**TASK OBJECTIVE**. Give the lines below again, exactly as they stand, and leave out the images.

**PROVIDED DATA**.
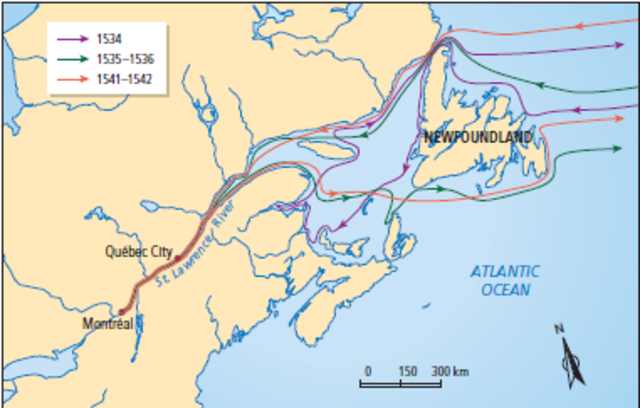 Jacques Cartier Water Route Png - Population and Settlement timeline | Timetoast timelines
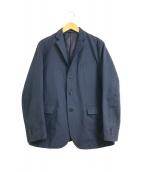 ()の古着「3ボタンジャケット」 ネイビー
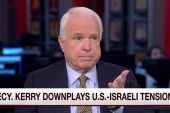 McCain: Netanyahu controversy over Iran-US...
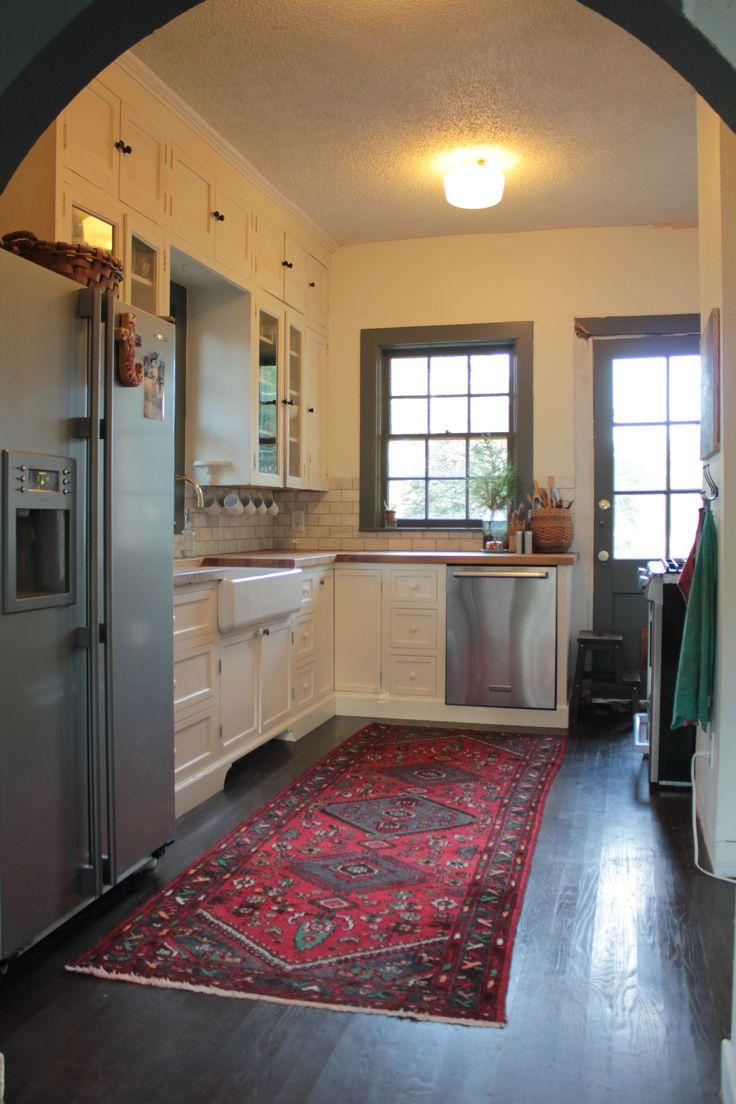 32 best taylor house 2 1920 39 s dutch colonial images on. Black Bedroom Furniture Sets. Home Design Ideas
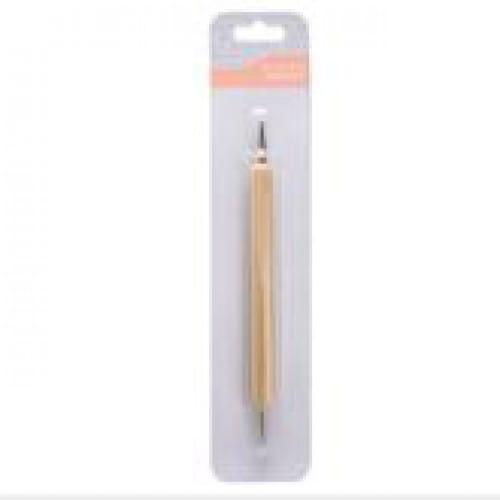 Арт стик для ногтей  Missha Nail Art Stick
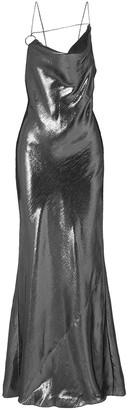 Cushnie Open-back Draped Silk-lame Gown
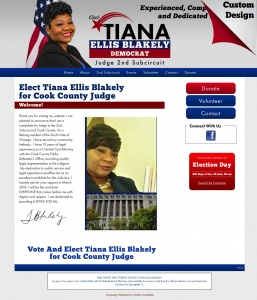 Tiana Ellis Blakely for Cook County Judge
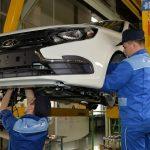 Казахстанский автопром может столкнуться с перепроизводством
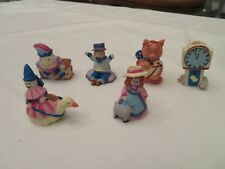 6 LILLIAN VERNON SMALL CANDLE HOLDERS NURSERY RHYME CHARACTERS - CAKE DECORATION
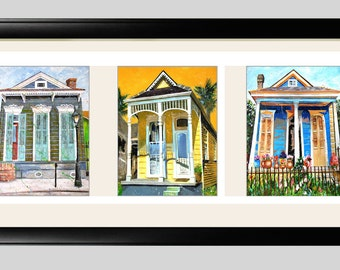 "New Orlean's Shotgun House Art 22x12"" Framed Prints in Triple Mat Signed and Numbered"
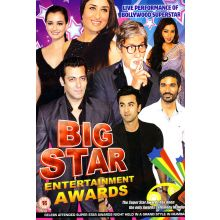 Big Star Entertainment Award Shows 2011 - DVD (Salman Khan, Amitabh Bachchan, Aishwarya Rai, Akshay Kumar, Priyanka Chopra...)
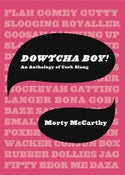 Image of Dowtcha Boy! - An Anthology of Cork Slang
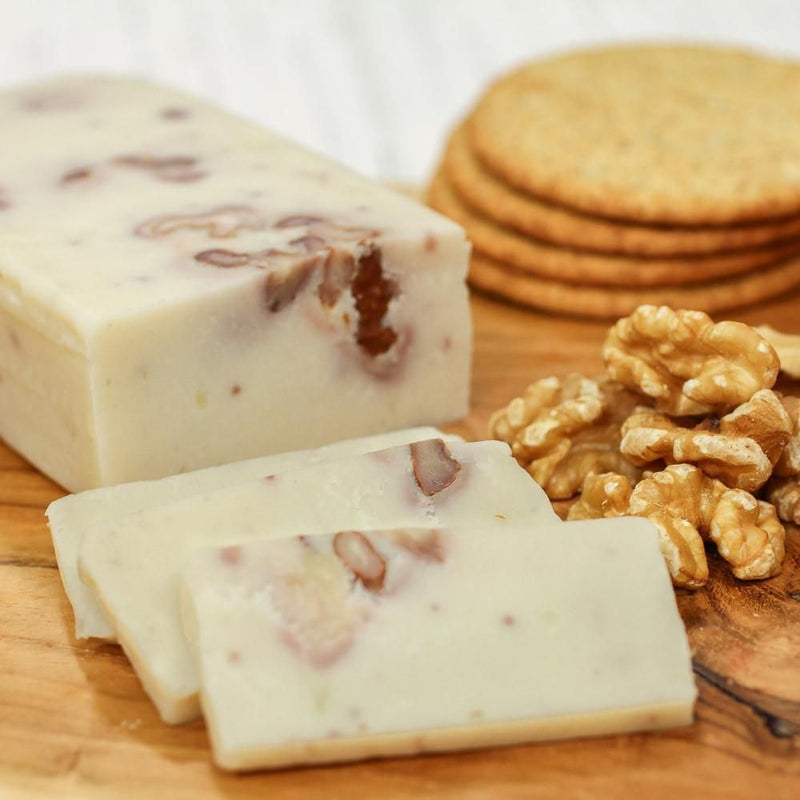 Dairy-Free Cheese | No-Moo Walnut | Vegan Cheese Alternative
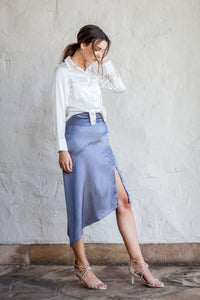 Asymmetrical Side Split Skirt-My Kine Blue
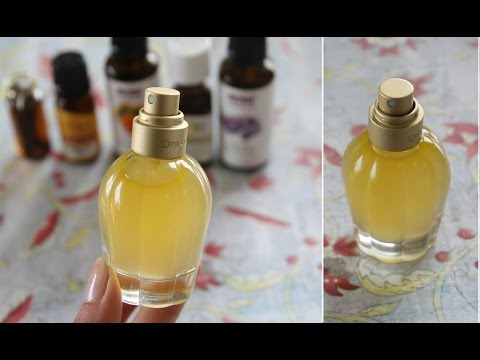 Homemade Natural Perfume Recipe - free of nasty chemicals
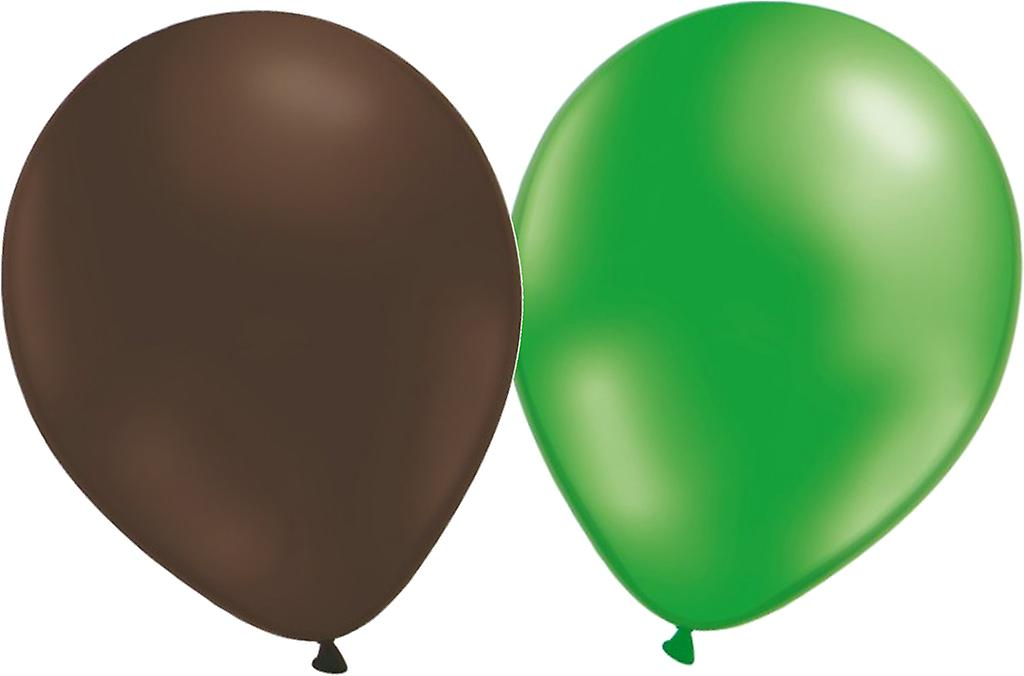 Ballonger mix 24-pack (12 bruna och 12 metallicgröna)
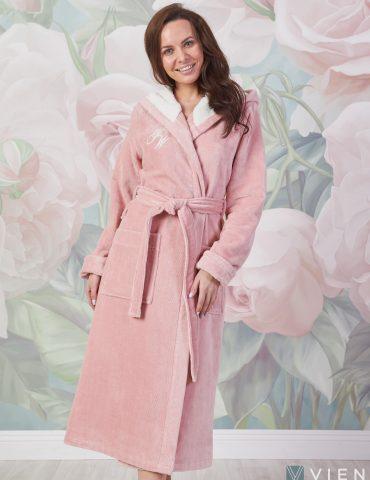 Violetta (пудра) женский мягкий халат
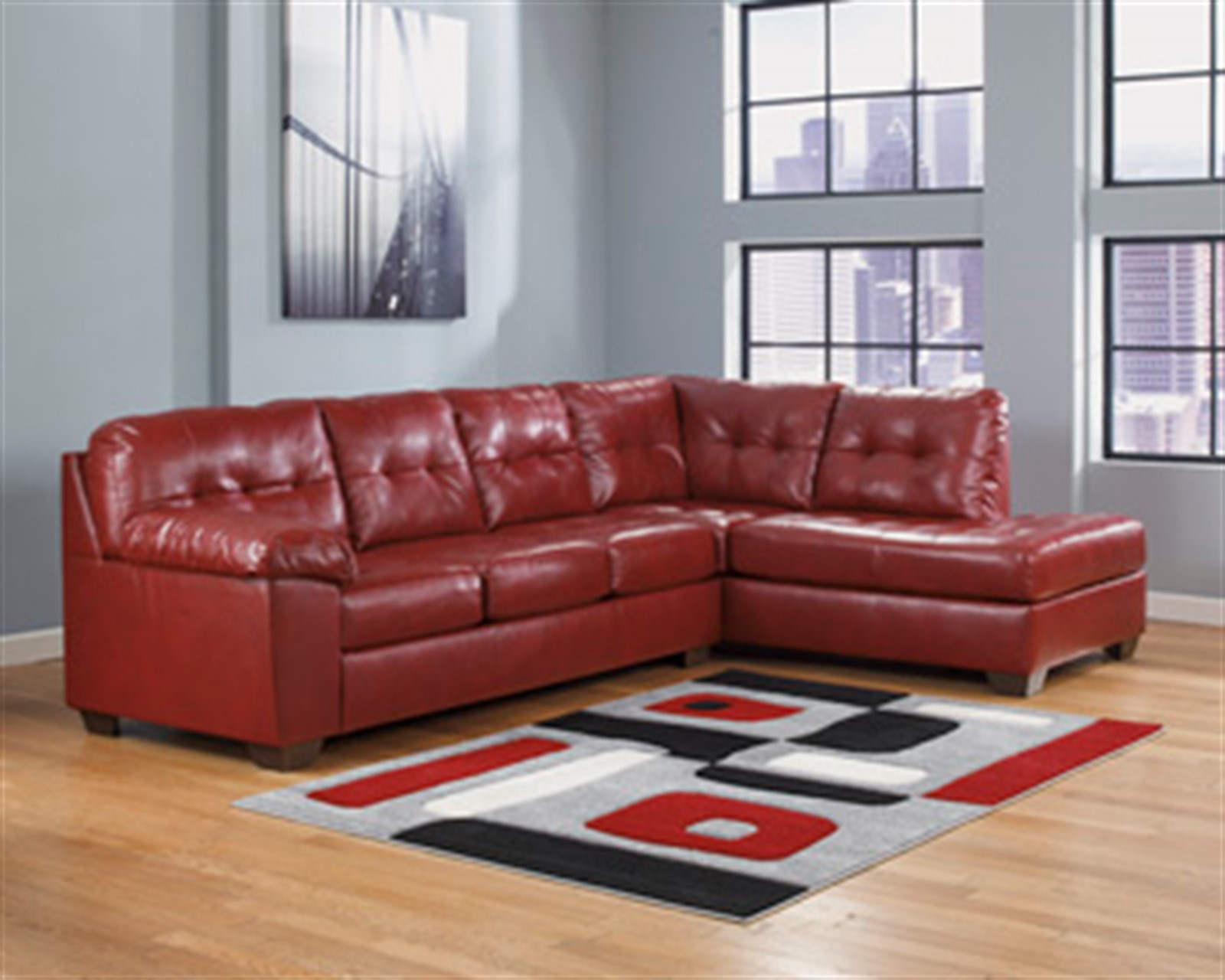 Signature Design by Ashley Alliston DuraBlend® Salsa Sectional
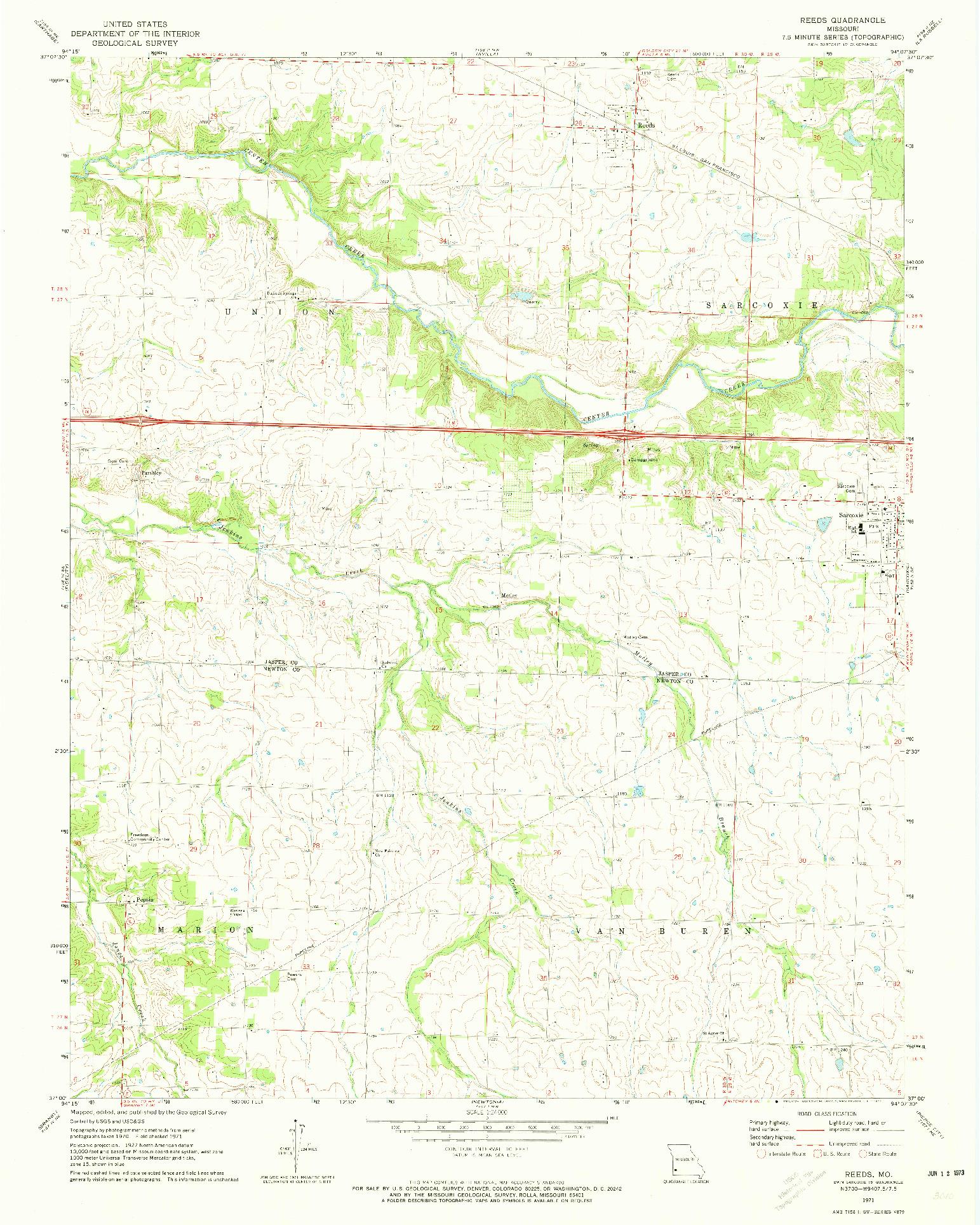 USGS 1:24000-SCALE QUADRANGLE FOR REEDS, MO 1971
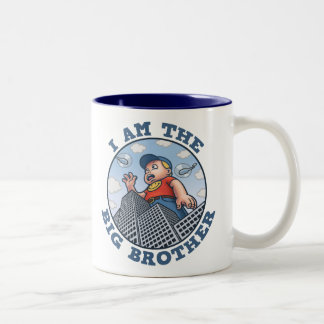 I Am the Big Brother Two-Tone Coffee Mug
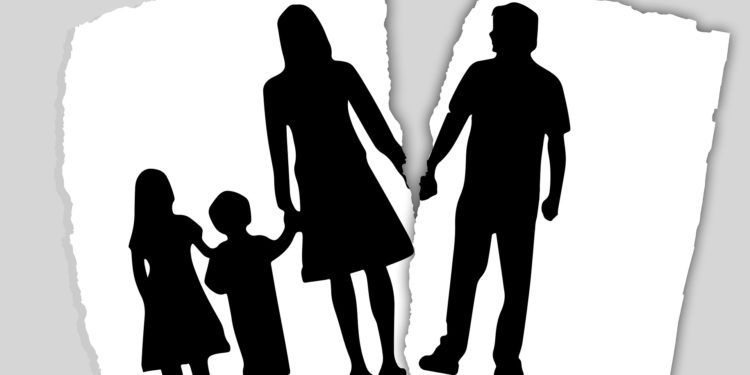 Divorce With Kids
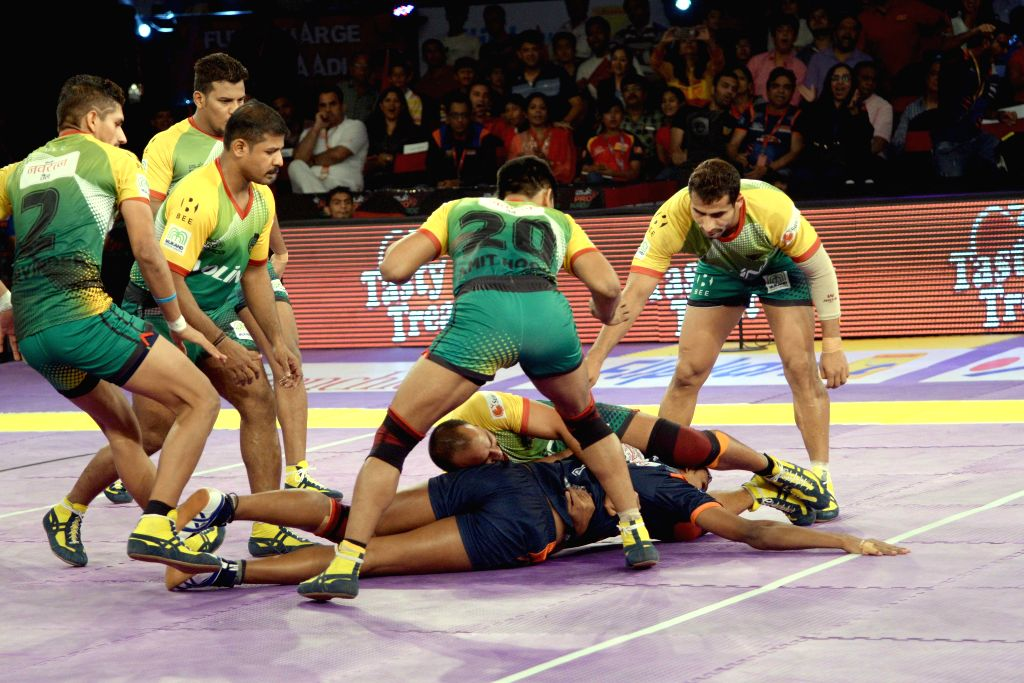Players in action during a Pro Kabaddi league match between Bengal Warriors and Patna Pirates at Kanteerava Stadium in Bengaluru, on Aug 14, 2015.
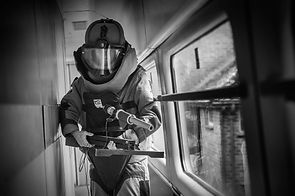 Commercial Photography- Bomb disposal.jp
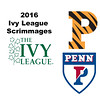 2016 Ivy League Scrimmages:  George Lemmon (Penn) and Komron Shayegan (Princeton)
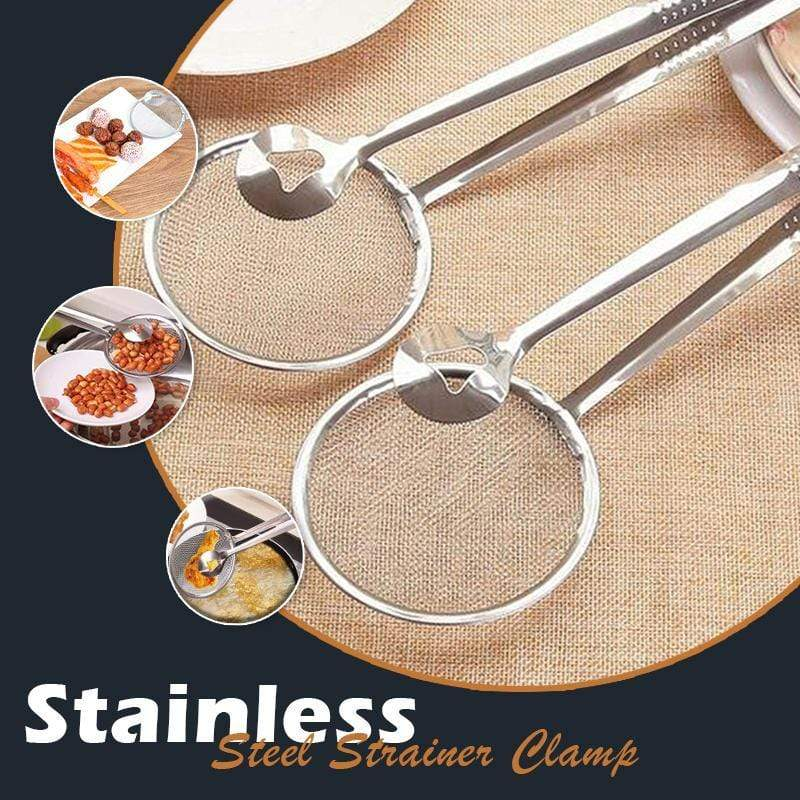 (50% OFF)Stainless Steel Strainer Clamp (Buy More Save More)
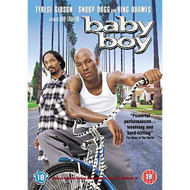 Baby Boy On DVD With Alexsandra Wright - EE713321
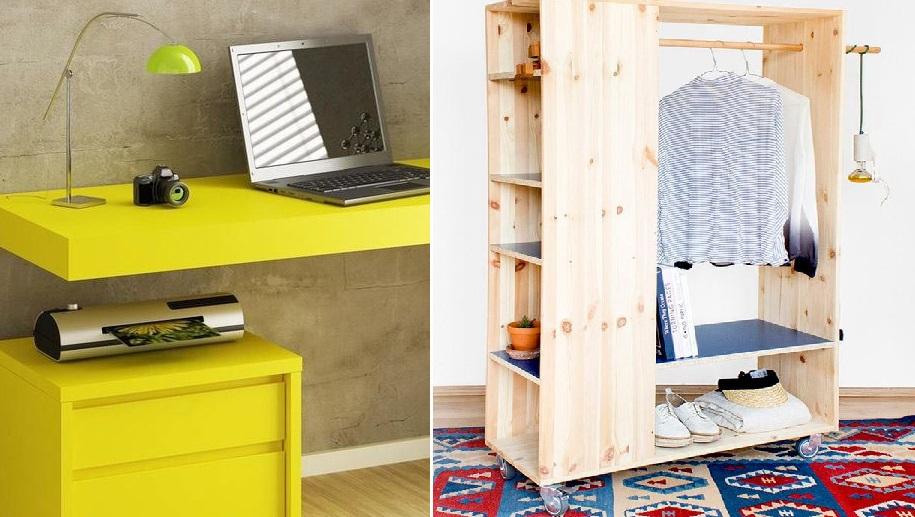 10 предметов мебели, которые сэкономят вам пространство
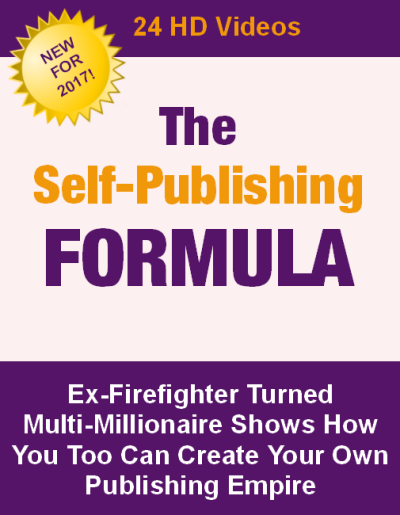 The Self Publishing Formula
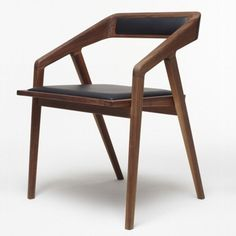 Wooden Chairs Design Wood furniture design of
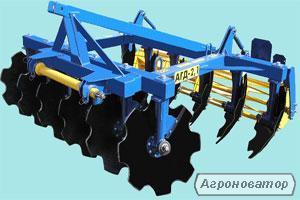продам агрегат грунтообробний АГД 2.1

**TASK RESULT**.
 Jacques Cartier Water Route Png - Population and Settlement timeline | Timetoast timelines
 ()の古着「3ボタンジャケット」 ネイビー
 McCain: Netanyahu controversy over Iran-US...
 32 best taylor house 2 1920 39 s dutch colonial images on. Black Bedroom Furniture Sets. Home Design Ideas
 Арт стик для ногтей  Missha Nail Art Stick
 Cushnie Open-back Draped Silk-lame Gown
 Tiana Ellis Blakely for Cook County Judge
 Казахстанский автопром может столкнуться с перепроизводством
 6 LILLIAN VERNON SMALL CANDLE HOLDERS NURSERY RHYME CHARACTERS - CAKE DECORATION
 "New Orlean's Shotgun House Art 22x12"" Framed Prints in Triple Mat Signed and Numbered"
 Big Star Entertainment Award Shows 2011 - DVD (Salman Khan, Amitabh Bachchan, Aishwarya Rai, Akshay Kumar, Priyanka Chopra...)
 Image of Dowtcha Boy! - An Anthology of Cork Slang
 Dairy-Free Cheese | No-Moo Walnut | Vegan Cheese Alternative
 Asymmetrical Side Split Skirt-My Kine Blue
 Homemade Natural Perfume Recipe - free of nasty chemicals
 Ballonger mix 24-pack (12 bruna och 12 metallicgröna)
 Violetta (пудра) женский мягкий халат
 Signature Design by Ashley Alliston DuraBlend® Salsa Sectional
 USGS 1:24000-SCALE QUADRANGLE FOR REEDS, MO 1971
 I Am the Big Brother Two-Tone Coffee Mug
 Divorce With Kids
Players in action during a Pro Kabaddi league match between Bengal Warriors and Patna Pirates at Kanteerava Stadium in Bengaluru, on Aug 14, 2015.
 Commercial Photography- Bomb disposal.jp
 2016 Ivy League Scrimmages:  George Lemmon (Penn) and Komron Shayegan (Princeton)
 (50% OFF)Stainless Steel Strainer Clamp (Buy More Save More)
 Baby Boy On DVD With Alexsandra Wright - EE713321
 10 предметов мебели, которые сэкономят вам пространство
 The Self Publishing Formula
 Wooden Chairs Design Wood furniture design of
продам агрегат грунтообробний АГД 2.1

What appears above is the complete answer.